--- Exercise ---
Write out the entire listing below exactly as it appears, minus any pictures.

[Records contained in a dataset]
- - - - - - -
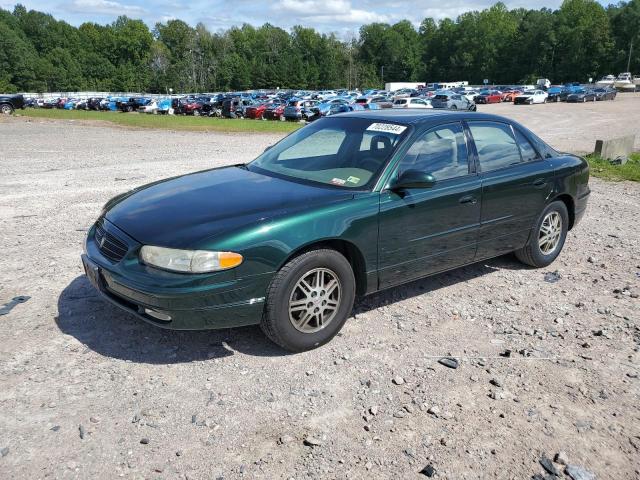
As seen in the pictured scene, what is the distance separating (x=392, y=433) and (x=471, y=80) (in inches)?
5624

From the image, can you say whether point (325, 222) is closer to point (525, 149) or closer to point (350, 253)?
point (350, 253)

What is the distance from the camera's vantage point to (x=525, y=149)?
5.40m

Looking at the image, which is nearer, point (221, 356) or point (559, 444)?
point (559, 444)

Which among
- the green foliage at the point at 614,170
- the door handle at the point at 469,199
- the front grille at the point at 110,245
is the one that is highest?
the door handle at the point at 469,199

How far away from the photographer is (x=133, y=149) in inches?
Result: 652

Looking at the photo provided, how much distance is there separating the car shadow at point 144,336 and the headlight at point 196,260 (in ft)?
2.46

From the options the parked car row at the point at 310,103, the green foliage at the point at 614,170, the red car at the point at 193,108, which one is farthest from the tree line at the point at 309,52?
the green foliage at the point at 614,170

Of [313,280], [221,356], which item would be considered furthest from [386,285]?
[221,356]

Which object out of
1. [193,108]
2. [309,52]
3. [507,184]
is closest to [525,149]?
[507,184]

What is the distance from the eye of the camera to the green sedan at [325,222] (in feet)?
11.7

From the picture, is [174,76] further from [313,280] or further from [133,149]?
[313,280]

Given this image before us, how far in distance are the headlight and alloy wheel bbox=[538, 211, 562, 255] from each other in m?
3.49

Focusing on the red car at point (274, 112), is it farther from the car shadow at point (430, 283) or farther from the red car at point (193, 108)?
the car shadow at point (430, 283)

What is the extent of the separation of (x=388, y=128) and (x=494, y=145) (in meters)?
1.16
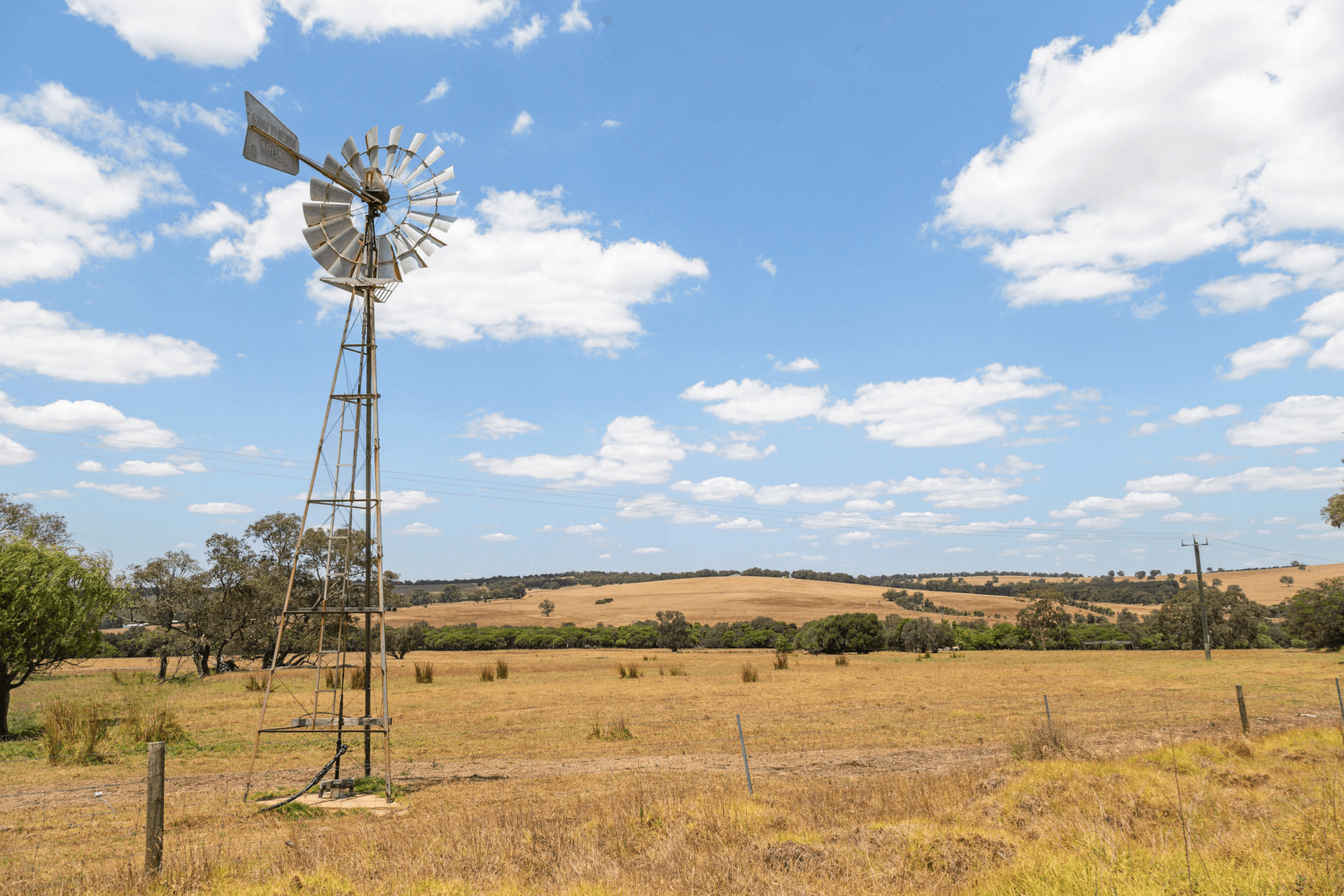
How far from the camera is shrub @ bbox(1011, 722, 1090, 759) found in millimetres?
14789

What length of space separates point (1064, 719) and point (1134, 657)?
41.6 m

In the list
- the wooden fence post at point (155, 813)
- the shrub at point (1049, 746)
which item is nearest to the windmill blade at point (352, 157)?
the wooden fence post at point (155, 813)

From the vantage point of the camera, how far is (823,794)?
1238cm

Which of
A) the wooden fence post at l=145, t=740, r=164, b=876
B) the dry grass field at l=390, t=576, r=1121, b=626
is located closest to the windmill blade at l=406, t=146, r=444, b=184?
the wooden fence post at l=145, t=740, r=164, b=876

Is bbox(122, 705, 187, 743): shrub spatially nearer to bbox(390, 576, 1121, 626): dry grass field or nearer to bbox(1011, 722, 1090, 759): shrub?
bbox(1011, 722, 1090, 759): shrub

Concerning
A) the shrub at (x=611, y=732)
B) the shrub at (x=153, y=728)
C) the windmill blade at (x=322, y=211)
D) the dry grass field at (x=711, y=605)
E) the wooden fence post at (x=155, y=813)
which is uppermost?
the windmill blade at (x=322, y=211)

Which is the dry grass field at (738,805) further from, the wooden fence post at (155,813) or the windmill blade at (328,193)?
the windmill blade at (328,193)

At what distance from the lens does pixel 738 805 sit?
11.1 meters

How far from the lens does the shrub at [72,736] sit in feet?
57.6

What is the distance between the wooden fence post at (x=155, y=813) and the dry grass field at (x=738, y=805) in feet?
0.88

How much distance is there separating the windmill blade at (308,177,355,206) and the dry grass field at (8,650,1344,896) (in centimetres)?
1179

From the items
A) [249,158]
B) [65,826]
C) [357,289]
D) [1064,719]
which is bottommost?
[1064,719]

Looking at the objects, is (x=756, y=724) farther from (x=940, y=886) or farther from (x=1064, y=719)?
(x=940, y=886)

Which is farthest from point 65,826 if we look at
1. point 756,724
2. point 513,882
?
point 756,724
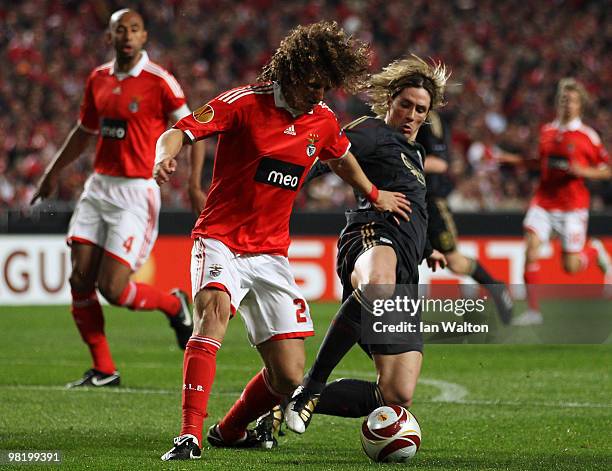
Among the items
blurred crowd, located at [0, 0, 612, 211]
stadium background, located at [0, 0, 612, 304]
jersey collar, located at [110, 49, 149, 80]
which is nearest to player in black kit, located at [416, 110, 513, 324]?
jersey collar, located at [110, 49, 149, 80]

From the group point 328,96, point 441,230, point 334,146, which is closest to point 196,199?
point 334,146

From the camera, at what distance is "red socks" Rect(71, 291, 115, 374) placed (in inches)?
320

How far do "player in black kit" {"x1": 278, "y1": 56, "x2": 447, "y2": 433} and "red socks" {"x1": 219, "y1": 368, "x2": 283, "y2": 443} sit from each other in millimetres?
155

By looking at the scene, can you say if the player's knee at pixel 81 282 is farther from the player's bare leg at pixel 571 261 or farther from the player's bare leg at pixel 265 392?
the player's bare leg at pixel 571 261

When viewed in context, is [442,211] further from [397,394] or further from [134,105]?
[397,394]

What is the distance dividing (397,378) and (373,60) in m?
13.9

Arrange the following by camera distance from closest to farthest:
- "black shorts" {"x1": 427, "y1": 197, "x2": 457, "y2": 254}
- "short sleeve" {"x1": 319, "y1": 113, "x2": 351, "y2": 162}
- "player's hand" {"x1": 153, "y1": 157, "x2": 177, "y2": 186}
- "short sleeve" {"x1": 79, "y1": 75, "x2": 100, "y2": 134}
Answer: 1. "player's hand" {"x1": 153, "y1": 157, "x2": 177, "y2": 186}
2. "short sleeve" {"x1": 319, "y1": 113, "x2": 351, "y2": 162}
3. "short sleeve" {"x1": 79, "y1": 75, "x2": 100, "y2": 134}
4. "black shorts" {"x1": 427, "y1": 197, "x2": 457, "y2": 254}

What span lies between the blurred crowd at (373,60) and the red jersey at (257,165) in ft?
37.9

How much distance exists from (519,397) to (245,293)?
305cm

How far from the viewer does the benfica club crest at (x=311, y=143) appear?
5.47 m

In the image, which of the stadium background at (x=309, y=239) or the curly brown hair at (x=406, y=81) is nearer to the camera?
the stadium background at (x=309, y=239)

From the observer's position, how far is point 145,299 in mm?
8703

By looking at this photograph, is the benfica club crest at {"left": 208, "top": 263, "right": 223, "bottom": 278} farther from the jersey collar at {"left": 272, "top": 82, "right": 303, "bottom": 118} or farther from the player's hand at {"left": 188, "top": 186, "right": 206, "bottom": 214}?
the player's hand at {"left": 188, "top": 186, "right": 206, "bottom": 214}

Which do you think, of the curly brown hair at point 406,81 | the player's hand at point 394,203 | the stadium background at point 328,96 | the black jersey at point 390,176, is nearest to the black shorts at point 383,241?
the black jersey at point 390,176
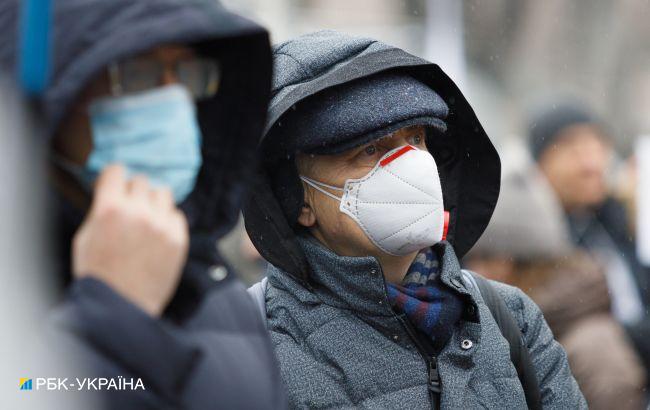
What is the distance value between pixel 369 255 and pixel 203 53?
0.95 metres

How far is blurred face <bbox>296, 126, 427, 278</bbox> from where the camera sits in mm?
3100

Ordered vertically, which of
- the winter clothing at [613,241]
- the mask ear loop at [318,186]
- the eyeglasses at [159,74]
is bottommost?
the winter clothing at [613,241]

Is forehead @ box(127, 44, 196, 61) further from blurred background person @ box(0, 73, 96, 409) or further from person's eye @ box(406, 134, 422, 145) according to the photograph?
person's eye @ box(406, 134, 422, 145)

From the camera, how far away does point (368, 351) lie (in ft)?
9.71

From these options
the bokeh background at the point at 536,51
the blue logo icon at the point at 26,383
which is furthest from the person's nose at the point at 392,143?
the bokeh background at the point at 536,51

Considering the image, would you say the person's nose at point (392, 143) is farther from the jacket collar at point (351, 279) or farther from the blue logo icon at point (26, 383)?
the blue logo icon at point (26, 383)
- - - - - - -
--- Response to the task ---
As seen in the pictured scene, what is the distance separating (x=392, y=433) and (x=471, y=80) (in inches)?
5624

From the image, can you say whether point (325, 222) is closer to point (525, 149) or closer to point (350, 253)?
point (350, 253)

What is the distance from the camera's vantage point to (x=525, y=149)?
5.40m

Looking at the image, which is nearer, point (221, 356) or point (559, 444)?
point (559, 444)

Which among
- the green foliage at the point at 614,170
- the door handle at the point at 469,199
- the front grille at the point at 110,245
is the one that is highest?
the door handle at the point at 469,199

How far away from the photographer is (x=133, y=149) in inches?
Result: 652

Looking at the photo provided, how much distance is there separating the car shadow at point 144,336 and the headlight at point 196,260 (in ft)?
2.46

From the options the parked car row at the point at 310,103, the green foliage at the point at 614,170, the red car at the point at 193,108, which one is farthest from the tree line at the point at 309,52?
the green foliage at the point at 614,170

Of [313,280], [221,356], which item would be considered furthest from [386,285]?
[221,356]

Which object out of
1. [193,108]
2. [309,52]
3. [507,184]
is closest to [525,149]?
[507,184]

What is the distance from the eye of the camera to the green sedan at [325,222] (in feet)?
11.7

From the picture, is [174,76] further from [313,280] or further from [133,149]?
[313,280]

Given this image before us, how far in distance are the headlight and alloy wheel bbox=[538, 211, 562, 255] from each other in m?
3.49

Focusing on the red car at point (274, 112), is it farther from the car shadow at point (430, 283) or farther from the red car at point (193, 108)?
the car shadow at point (430, 283)

What is the extent of the separation of (x=388, y=128) and (x=494, y=145) (in meters)?
1.16
How far from the camera is shrub @ bbox(1011, 722, 1090, 759) found in millimetres?
14789

What length of space separates point (1064, 719) and point (1134, 657)?
41.6 m

In the list
- the wooden fence post at point (155, 813)
- the shrub at point (1049, 746)
which item is nearest to the windmill blade at point (352, 157)?
the wooden fence post at point (155, 813)

From the vantage point of the camera, how far is (823,794)?
1238cm

Which of
A) the wooden fence post at l=145, t=740, r=164, b=876
B) the dry grass field at l=390, t=576, r=1121, b=626
is located closest to the windmill blade at l=406, t=146, r=444, b=184?
the wooden fence post at l=145, t=740, r=164, b=876

Is bbox(122, 705, 187, 743): shrub spatially nearer to bbox(390, 576, 1121, 626): dry grass field or nearer to bbox(1011, 722, 1090, 759): shrub?
bbox(1011, 722, 1090, 759): shrub

Concerning
A) the shrub at (x=611, y=732)
B) the shrub at (x=153, y=728)
C) the windmill blade at (x=322, y=211)
D) the dry grass field at (x=711, y=605)
E) the wooden fence post at (x=155, y=813)
which is uppermost?
the windmill blade at (x=322, y=211)

Which is the dry grass field at (738,805) further from, the wooden fence post at (155,813) or the windmill blade at (328,193)?
the windmill blade at (328,193)

At what distance from the lens does pixel 738 805 sit?
11.1 meters

How far from the lens does the shrub at [72,736] sit in feet?
57.6

What is the distance between the wooden fence post at (x=155, y=813) and the dry grass field at (x=738, y=805) in feet?
0.88

How much distance is there separating the windmill blade at (308,177,355,206) and the dry grass field at (8,650,1344,896) (in centimetres)?
1179

From the items
A) [249,158]
B) [65,826]
C) [357,289]
D) [1064,719]
which is bottommost?
[1064,719]

Looking at the objects, is (x=756, y=724) farther from (x=940, y=886) or farther from (x=1064, y=719)?
(x=940, y=886)

Which is farthest from point 65,826 if we look at
1. point 756,724
2. point 513,882
?
point 756,724
Among the items
blurred crowd, located at [0, 0, 612, 211]
stadium background, located at [0, 0, 612, 304]
jersey collar, located at [110, 49, 149, 80]
which is nearest to player in black kit, located at [416, 110, 513, 324]?
jersey collar, located at [110, 49, 149, 80]

From the group point 328,96, point 441,230, point 334,146, which is closest to point 196,199?
point 334,146

From the camera, at what distance is "red socks" Rect(71, 291, 115, 374) placed (in inches)?
320

How far do "player in black kit" {"x1": 278, "y1": 56, "x2": 447, "y2": 433} and "red socks" {"x1": 219, "y1": 368, "x2": 283, "y2": 443} sit from each other in millimetres?
155

By looking at the scene, can you say if the player's knee at pixel 81 282 is farther from the player's bare leg at pixel 571 261 or farther from the player's bare leg at pixel 265 392?
the player's bare leg at pixel 571 261

When viewed in context, is [442,211] further from [397,394] or further from [134,105]?
[397,394]

What is the distance dividing (397,378) and (373,60) in m?
13.9

Arrange the following by camera distance from closest to farthest:
- "black shorts" {"x1": 427, "y1": 197, "x2": 457, "y2": 254}
- "short sleeve" {"x1": 319, "y1": 113, "x2": 351, "y2": 162}
- "player's hand" {"x1": 153, "y1": 157, "x2": 177, "y2": 186}
- "short sleeve" {"x1": 79, "y1": 75, "x2": 100, "y2": 134}
Answer: 1. "player's hand" {"x1": 153, "y1": 157, "x2": 177, "y2": 186}
2. "short sleeve" {"x1": 319, "y1": 113, "x2": 351, "y2": 162}
3. "short sleeve" {"x1": 79, "y1": 75, "x2": 100, "y2": 134}
4. "black shorts" {"x1": 427, "y1": 197, "x2": 457, "y2": 254}

What span lies between the blurred crowd at (373,60) and the red jersey at (257,165) in ft?
37.9

How much distance exists from (519,397) to (245,293)?
305cm

How far from the viewer does the benfica club crest at (x=311, y=143) appear?
5.47 m

In the image, which of the stadium background at (x=309, y=239) or the curly brown hair at (x=406, y=81) is nearer to the camera?
the stadium background at (x=309, y=239)

From the observer's position, how far is point 145,299 in mm?
8703

By looking at this photograph, is the benfica club crest at {"left": 208, "top": 263, "right": 223, "bottom": 278} farther from the jersey collar at {"left": 272, "top": 82, "right": 303, "bottom": 118} or farther from the player's hand at {"left": 188, "top": 186, "right": 206, "bottom": 214}?
the player's hand at {"left": 188, "top": 186, "right": 206, "bottom": 214}

Which do you think, of the curly brown hair at point 406,81 | the player's hand at point 394,203 | the stadium background at point 328,96 | the black jersey at point 390,176, is nearest to the black shorts at point 383,241?
the black jersey at point 390,176
What is the distance value between pixel 369 255 and pixel 203 53?
0.95 metres

How far is blurred face <bbox>296, 126, 427, 278</bbox> from where the camera sits in mm?
3100

Ordered vertically, which of
- the winter clothing at [613,241]
- the mask ear loop at [318,186]
- the eyeglasses at [159,74]
is bottommost?
the winter clothing at [613,241]

Is forehead @ box(127, 44, 196, 61) further from blurred background person @ box(0, 73, 96, 409) or further from person's eye @ box(406, 134, 422, 145) according to the photograph?
person's eye @ box(406, 134, 422, 145)

From the camera, how far away does point (368, 351) lie (in ft)?
9.71

From these options
the bokeh background at the point at 536,51
the blue logo icon at the point at 26,383
which is furthest from the person's nose at the point at 392,143?
the bokeh background at the point at 536,51

Considering the image, would you say the person's nose at point (392, 143) is farther from the jacket collar at point (351, 279) or farther from the blue logo icon at point (26, 383)?
the blue logo icon at point (26, 383)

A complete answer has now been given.